But in a year’s time, Nag was at the 1948 London Olympics. He participated in the 100m freestyle and was a member of the Indian water polo team that beat Chile 7-4. All four goals were scored by Nag, Ashoke says.
To speed up his recovery, Nag returned to Banaras, where the family was based. He returned to the pilgrim town to rejoin the Saraswati Swimming Club, which he had founded. The masseurs in Banaras were excellent.
Another incident connected to the freedom struggle, where a young Nag was chased by police who were trying to break up a protest, resulted in his swimming talent being discovered early.

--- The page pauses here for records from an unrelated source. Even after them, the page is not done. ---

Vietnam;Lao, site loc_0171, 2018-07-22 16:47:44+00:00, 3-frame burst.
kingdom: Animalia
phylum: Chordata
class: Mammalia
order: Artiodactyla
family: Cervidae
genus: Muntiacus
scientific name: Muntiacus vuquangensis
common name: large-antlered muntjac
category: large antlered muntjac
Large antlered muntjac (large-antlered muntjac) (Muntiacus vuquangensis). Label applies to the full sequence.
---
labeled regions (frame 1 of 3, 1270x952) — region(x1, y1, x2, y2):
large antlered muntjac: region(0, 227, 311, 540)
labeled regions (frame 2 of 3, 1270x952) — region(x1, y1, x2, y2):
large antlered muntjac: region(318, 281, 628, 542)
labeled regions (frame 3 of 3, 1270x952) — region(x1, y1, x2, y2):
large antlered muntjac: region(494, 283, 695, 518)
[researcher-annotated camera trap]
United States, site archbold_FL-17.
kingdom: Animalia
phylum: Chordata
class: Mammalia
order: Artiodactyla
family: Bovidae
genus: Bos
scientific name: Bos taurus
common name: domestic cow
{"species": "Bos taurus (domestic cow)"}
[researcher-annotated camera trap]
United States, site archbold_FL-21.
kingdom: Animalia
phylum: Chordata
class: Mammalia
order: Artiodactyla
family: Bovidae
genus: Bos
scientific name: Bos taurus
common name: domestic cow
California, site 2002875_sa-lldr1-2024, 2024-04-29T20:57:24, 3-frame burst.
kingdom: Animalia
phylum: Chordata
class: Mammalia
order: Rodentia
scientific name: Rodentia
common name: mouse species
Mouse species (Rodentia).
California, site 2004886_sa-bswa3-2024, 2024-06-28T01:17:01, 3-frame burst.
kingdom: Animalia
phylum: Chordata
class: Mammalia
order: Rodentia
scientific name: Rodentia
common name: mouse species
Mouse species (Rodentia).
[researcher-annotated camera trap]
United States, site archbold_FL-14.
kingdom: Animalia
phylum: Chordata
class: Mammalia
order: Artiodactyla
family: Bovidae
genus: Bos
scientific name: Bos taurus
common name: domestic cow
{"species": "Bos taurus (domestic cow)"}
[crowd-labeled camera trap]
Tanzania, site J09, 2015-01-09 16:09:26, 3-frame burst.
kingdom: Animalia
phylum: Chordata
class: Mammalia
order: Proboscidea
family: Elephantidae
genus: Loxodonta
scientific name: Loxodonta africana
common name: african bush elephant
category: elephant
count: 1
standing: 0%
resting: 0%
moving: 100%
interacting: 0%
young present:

Ashoke narrates the sequence of events. “My father jumped into the Ganges to give the police the slip. He first hid underwater between two boats. But how long can someone stay underwater? There was a 10km swimming competition starting in the river and my father joined them. He finished third,” Ashoke says.
Back then, reputed swimmers from Calcutta clubs would enter long-distance competitions in Banaras. One of them, Jamini Das, who would captain the national waterpolo team at the 1948 Olympics, believed Nag had great potential and asked him to shift to Calcutta where he joined the Hatkhola Club.
One of Ashoke’s cherished memories from his childhood was his father pushing him and his brothers into the Ganges to swim. “We never became top-class swimmers like our father. But being successful in getting my father the prestigious award gives me immense satisfaction.”